Friday, November 23, 2018

Review: A Private War


For Journalists In The Thick Of War

3 stars

Mini Review:

Marie Colvin, the foreign correspondent with The Sunday Times died on the job to show us the horrors of war and to bare the truth that Assad's war is really on people - men, women and children - rather than armed militants. She was there for the truth. It's a film that makes you come home and read her reports and see the videos and pictures, and realise what cowards we are.

Main Review:

I never thought of myself as a coward. I know many journalists and activists who work with unpredictable politicians (and their goons) who could turn violent at any time. Journalists who have been threatened on social media with rape and murder. And I know women who work with at risk children, children who live in so much poverty, and crime they need that intervention from outside agencies, they need rescuing. I know women who work with really under-privilged children and educate them in order to help, create self-confidence, give them an opportunity to blossom.

Compared to these brave men and women I know, my life is pathetic. Boring almost. I watch movies for a living, and teach cinema and communication theory and cutural studies to media students. The biggest fear I face daily is the fear of being sideswiped by a car when I'm in an autorickshaw. It's a safe world.

That's why A Private War was tough to watch. Not because she was so gutsy, going out there and reporting, asking tough questions to Tamil Tigers and all that, but watching her question herself, her motives for wanting to being there amid the horror of tragedy, that drive which borders on insanity almost, that was a tough watch.  

Marie Colvin was driven by something else. And she did not walk into danger because her 'back story' as movie call it was a tragic one and she needed to 'be a hero'. In fact Rosamund Pike who plays Marie Colvin in the film shows us that she was more human than the rest of us. 

'This is not a bra, this is a La Perla!' she explains to her photographer, 'Imagine wearing bad underthings when they pull out my body from the rubble somewhere...' 

We've read Cosmo too, but this was so unexpected from someone covering war, that it showed us that she was still a woman underneath the flak jacket.

Her recurring nightmares, her denial about PTSD, her need to get back to conflict zones are all beautifully balanced in the film. There is a Hindi word that describes this. It is called, 'Zid'. A cross between passion and obstinacy, between childishness and craziness, the word 'drive' does not come close to it. But you can experience it all in the film.

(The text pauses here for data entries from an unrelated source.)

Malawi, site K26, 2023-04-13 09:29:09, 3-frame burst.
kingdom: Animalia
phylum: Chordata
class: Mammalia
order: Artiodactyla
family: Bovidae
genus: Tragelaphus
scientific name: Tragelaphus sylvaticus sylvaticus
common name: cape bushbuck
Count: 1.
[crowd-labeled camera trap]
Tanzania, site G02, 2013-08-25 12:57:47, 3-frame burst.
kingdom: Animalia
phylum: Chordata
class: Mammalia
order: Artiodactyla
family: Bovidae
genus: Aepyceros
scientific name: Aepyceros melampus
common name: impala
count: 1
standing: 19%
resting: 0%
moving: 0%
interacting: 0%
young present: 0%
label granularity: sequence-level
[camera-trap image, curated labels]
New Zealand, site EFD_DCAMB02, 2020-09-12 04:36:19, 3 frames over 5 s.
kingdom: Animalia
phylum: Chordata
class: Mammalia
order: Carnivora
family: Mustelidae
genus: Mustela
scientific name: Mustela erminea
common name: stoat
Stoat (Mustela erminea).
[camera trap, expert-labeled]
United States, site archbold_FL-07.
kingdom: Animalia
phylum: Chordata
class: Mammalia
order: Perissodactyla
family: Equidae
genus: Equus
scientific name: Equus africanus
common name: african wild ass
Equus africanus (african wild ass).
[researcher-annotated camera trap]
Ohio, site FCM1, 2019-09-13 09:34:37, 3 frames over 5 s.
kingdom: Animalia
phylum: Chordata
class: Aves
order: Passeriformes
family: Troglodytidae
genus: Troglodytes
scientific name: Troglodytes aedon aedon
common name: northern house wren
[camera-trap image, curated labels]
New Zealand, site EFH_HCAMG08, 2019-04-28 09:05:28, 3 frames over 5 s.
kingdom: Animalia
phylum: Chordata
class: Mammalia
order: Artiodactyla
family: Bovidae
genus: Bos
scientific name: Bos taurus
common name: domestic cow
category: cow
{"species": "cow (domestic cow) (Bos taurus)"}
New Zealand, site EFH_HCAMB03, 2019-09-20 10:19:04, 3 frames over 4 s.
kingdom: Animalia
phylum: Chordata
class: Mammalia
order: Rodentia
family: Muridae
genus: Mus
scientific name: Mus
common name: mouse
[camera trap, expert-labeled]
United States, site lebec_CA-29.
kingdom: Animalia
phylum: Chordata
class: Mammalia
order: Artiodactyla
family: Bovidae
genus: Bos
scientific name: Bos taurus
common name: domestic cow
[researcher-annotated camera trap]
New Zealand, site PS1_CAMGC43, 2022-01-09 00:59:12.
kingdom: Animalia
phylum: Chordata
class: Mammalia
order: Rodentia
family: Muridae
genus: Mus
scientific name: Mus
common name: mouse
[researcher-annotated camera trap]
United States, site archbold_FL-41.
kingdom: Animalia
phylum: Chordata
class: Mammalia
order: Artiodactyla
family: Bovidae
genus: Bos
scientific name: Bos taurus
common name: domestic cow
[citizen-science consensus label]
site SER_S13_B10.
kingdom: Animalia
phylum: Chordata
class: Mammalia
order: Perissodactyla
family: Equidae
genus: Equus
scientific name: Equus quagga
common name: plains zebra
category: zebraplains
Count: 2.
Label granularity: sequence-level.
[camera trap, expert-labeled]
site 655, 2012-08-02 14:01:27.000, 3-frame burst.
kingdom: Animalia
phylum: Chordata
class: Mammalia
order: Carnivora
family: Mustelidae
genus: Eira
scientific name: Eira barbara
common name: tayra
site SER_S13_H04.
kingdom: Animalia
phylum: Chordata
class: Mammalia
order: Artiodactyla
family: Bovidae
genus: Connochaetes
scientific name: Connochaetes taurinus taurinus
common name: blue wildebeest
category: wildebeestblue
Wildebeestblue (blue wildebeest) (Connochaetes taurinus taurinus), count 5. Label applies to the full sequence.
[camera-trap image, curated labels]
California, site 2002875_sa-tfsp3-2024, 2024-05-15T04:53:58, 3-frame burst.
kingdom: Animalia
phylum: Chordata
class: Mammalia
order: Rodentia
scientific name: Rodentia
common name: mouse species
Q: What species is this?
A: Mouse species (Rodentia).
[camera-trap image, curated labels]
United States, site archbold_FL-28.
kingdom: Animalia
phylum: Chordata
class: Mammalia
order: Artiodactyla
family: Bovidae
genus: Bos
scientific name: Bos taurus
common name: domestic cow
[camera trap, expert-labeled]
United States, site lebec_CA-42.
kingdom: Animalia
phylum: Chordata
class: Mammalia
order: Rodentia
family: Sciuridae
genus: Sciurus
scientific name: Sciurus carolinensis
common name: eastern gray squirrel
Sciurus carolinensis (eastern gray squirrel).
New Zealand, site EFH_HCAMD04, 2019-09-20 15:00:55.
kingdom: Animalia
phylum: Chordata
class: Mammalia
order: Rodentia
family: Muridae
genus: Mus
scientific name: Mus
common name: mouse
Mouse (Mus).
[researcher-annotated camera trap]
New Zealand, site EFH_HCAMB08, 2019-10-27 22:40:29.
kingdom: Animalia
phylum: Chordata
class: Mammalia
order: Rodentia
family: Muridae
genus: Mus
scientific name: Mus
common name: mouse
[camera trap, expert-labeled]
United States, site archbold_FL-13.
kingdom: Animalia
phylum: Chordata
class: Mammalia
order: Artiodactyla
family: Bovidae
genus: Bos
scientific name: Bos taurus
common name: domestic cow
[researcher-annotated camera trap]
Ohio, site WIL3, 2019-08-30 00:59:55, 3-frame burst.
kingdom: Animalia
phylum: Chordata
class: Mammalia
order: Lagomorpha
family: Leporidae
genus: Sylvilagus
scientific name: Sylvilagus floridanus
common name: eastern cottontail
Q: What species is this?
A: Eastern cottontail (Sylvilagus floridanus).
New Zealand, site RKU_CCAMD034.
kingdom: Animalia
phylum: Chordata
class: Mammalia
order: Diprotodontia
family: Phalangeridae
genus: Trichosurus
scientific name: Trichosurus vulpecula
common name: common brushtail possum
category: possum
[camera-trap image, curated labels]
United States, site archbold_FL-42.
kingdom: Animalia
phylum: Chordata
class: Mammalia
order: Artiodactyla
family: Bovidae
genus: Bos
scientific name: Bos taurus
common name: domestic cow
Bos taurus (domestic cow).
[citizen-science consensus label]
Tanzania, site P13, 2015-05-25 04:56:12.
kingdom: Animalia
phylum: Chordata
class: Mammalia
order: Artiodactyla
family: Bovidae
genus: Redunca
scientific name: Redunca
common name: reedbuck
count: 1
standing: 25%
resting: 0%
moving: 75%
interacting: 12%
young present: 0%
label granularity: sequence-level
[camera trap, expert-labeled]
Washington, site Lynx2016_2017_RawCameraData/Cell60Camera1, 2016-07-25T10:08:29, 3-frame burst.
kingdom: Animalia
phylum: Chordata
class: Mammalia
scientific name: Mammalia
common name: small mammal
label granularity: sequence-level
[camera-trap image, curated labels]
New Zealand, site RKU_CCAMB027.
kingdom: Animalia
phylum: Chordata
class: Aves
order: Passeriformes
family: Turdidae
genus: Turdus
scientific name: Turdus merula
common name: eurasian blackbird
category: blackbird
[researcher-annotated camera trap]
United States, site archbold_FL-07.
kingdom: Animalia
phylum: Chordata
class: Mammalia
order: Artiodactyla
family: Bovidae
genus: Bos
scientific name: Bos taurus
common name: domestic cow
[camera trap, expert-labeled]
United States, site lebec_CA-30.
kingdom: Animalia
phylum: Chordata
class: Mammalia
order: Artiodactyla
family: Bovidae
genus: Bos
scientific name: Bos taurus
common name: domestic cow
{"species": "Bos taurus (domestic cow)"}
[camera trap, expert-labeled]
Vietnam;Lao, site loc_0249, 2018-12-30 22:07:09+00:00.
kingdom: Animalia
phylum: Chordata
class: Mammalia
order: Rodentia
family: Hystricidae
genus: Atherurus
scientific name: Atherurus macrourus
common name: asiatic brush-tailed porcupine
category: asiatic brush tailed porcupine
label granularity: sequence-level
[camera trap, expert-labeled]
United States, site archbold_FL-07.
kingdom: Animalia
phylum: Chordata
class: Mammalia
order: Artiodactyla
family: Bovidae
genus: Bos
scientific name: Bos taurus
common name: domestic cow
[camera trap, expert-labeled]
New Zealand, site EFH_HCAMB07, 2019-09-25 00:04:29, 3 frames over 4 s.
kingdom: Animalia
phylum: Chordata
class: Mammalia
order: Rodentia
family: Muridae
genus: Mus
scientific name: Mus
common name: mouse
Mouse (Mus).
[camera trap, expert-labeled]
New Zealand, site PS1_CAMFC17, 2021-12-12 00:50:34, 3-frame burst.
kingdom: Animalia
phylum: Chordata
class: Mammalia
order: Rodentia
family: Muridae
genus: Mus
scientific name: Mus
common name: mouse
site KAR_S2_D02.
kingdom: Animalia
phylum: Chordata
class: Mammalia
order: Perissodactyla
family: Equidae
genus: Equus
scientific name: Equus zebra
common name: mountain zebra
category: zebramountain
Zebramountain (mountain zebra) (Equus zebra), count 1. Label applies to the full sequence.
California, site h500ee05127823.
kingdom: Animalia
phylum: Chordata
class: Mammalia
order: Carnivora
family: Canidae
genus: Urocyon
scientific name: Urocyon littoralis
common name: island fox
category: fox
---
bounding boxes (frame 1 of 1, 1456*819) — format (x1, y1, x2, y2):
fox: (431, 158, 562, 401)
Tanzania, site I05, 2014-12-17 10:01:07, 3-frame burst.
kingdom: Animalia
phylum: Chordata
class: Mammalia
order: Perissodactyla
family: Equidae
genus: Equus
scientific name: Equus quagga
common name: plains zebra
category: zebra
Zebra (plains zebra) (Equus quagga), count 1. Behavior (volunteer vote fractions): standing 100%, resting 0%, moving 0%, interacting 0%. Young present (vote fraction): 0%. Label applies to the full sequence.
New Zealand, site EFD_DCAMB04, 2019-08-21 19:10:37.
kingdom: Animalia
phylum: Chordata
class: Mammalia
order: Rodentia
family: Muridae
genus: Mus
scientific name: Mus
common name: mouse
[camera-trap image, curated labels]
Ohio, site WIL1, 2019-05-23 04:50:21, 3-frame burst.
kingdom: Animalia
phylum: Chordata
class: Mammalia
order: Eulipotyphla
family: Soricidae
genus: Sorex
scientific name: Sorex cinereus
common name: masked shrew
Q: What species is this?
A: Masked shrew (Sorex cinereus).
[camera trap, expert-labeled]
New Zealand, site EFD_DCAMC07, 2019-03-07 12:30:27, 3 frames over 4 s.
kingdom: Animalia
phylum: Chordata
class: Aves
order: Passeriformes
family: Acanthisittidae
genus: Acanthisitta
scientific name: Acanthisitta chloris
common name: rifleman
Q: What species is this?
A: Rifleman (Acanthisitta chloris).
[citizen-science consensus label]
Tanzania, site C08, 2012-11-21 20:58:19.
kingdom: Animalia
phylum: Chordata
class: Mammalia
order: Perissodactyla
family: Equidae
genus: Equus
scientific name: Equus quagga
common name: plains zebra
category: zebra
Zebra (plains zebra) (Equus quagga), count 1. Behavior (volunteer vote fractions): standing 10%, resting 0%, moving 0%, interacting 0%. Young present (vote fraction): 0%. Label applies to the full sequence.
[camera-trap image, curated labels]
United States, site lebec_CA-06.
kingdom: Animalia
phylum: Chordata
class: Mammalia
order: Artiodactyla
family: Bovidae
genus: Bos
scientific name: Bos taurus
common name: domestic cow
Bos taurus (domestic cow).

Of course the stories told in the film about the people whose lives are changed by conflict are just too real and you will want to avert your eyes away from the screen. Very few mainstream movies can do that to you. I was stunned and moved and shocked. But when I came back home, it made me look at Anderson Cooper's full interview with her on CNN on YouTube. It made me read the reports she had written from the war zones. It made me realise that every day there are brave, undeniably brave journalists who risk their own lives to show us the true face of war happening somewhere else while we go about our routines unaware of tragedies around us.